My whole life I have railed against the system that says one size fits all and how the short are disadvantaged. You think it is difficult when things are too high try too low. Think feet not touching the floor is tough try head hitting the ceiling. I once had a young girl in front of me on a flight and she believed it was her right to lean her seat back even though my knees were against her seat from knee to shin. Buy a car, they make the seat move forward until it almost touches the dash and the steering tilts down the seat raises to an absurd height, but try head hits car top as you enter, insufficient room between the seat and the steering, seat will not go back far enough, rearview mirror in line of sight, If you customize the seat and steering you void your warranty. they should tailor a car like a suit after all $30000.00 should get you a good fit.

Anonymous Ted said...

It's more than a "proposal". See

RyanAir [Ireland discount airline] and ChinaAir have already installed something similar -- at least I've been told. I've flown neither.

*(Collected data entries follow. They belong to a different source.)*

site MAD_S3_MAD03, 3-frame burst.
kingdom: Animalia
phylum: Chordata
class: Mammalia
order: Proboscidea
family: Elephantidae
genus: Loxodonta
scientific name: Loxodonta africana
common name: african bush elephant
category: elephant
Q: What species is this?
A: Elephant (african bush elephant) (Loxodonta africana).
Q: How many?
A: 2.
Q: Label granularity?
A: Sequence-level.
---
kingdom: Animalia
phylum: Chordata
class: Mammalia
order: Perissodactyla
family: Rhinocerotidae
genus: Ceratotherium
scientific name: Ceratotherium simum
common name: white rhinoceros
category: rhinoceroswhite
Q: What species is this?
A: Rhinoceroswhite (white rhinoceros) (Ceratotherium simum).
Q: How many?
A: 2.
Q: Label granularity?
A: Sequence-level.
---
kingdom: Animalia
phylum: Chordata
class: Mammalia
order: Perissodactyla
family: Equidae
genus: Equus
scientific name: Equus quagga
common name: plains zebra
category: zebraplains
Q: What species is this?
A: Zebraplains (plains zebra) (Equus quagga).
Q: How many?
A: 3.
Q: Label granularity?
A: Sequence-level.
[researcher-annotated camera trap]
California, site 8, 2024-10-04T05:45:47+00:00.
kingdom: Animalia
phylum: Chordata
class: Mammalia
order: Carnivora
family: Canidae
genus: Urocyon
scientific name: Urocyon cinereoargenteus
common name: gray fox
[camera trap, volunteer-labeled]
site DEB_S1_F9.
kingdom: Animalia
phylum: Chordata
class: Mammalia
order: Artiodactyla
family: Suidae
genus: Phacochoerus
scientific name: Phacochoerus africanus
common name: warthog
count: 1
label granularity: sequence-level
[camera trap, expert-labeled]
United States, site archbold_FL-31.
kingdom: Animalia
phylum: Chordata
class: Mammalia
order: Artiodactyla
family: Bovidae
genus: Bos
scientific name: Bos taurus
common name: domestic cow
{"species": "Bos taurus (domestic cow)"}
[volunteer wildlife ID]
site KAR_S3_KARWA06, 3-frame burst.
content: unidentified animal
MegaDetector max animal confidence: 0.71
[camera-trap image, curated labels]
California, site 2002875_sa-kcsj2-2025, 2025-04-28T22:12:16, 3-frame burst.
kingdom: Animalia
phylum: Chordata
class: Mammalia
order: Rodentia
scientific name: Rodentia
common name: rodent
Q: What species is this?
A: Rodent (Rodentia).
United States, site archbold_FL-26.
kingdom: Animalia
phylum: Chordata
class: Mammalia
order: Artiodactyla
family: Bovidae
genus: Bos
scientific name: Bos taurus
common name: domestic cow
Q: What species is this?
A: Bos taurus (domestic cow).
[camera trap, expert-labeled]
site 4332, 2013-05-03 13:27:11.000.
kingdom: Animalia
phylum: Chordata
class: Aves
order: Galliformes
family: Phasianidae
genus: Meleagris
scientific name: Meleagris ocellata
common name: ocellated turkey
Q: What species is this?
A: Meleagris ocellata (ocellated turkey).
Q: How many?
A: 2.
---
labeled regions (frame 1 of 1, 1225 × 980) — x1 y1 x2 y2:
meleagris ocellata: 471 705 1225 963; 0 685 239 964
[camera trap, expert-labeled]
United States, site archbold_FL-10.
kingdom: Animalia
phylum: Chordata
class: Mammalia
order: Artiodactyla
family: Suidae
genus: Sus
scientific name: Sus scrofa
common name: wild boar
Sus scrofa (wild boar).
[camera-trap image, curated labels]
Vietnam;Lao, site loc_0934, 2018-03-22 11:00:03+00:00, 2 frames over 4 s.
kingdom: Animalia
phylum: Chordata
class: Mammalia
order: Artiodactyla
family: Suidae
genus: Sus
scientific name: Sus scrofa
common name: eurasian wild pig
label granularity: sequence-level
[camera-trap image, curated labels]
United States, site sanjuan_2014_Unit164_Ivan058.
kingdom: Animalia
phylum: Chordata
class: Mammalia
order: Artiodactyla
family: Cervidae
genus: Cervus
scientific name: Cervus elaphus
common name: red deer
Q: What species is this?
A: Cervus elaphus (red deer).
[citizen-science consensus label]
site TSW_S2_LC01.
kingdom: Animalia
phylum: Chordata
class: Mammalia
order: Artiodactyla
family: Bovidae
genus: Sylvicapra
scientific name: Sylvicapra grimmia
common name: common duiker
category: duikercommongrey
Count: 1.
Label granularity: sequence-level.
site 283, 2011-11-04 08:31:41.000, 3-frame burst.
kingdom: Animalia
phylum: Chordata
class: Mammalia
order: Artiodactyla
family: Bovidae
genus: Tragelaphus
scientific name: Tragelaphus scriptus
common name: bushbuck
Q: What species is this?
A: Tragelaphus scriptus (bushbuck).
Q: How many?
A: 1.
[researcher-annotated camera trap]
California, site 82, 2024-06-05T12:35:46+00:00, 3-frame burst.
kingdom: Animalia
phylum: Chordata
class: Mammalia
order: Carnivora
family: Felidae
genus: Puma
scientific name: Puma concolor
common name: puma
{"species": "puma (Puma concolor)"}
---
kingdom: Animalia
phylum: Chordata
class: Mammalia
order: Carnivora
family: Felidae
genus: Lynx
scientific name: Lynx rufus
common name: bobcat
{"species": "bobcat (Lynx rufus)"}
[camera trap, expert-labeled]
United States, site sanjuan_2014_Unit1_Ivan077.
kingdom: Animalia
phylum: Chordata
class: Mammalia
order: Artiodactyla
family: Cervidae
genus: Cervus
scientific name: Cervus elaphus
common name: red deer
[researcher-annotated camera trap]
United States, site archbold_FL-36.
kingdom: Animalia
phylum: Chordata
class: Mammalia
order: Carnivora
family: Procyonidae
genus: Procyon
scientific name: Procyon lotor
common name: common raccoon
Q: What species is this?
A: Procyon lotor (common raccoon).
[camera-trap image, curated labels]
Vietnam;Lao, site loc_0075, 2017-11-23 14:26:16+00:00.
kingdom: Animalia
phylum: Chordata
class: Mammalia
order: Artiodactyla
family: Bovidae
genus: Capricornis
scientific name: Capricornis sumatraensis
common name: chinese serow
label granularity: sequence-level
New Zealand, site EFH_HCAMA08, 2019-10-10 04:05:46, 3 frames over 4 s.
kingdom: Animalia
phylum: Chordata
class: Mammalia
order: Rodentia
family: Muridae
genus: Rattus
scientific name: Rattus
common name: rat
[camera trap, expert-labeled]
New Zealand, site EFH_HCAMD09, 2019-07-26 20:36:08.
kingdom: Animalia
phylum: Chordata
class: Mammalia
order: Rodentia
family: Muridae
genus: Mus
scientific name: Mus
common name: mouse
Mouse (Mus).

But more to the point, I'm 6'5" and I fly far too much. I have little sympathy for Mr Anderson. 2 minutes on any travel board will tell you which airlines -- and plane configurations -- have seats large enough to actually sit in. And in the case of Spirit, I've seen nothing that convinces me to even think of flying them. "Sardine cans in the sky" is probably giving them more credit than they deserve! [And commenting on an earlier piece Jill had here: Just because they fly "real" airplanes and not the regional and turbo- variety doesn't mean they pay or train their pilots or cabin crews up to snuff!]

While Skype -- among other software -- can mitigate the need to fly, Americans are _far_ too anxious to save $.05 on cheap junk than to spend the extra $.50 and get something worthwhile.

Basketball players should not fly discount carriers. Period!

I long ago discovered that buying "cheap" doesn't cut it. I now go to car dealers and "try on" cars before I even think of buying. Some "midsize" autos fit me; many don't. But some "full size" cars don't fit either. I don't even bother with "compact" or "economy". Renting cars when I travel can get exciting.

But then, tall people are supposed to receive a higher salary -- statistically -- than shorter folks, and we tend to graduate from higher education at a higher rate than shorter folks. Saying that with 2 Masters degrees, I have no idea if that's true or if it matters.

But as my wife -- who's 5'0" if you stretch her -- says, it's convenient having someone who can change lightbulbs and reach the high shelves without a ladder...

Anonymous Anonymous said...
I am severely allergic to chemicals. Being on an airplane where everything is made of plastic and the cleaning is with the heavy duty chemicals is prolonged torture.

Perfume for men or women, nails me so bad that I have trouble breathing.

I have had to change seats up to 4 or 5 times on long flights because of perfume.

I have never had a flight attendant that did not help me to relocate.


Anonymous Anonymous said...
He has my sympathies.

I'm 6'3'myself. Four years ago I got stuck in coach class on a flight to Ireland (airline to remain unnamed). Let's just say the seats were very close together..and the person in the seat in front of me was a fat guy who put his seat back...result: eight to ten hours of pain and discomfort. Wasn't sure my knees would ever work right again.

Y'know, when I was a small boy, I remember flying on an airliner as being an exciting and pleasant experience (this was in the early 1960s). Now it's an experience I dread....

Blogger Fixer said...
Fly Virgin Atlantic coach from JFK to Heathrow and tell me about cramped.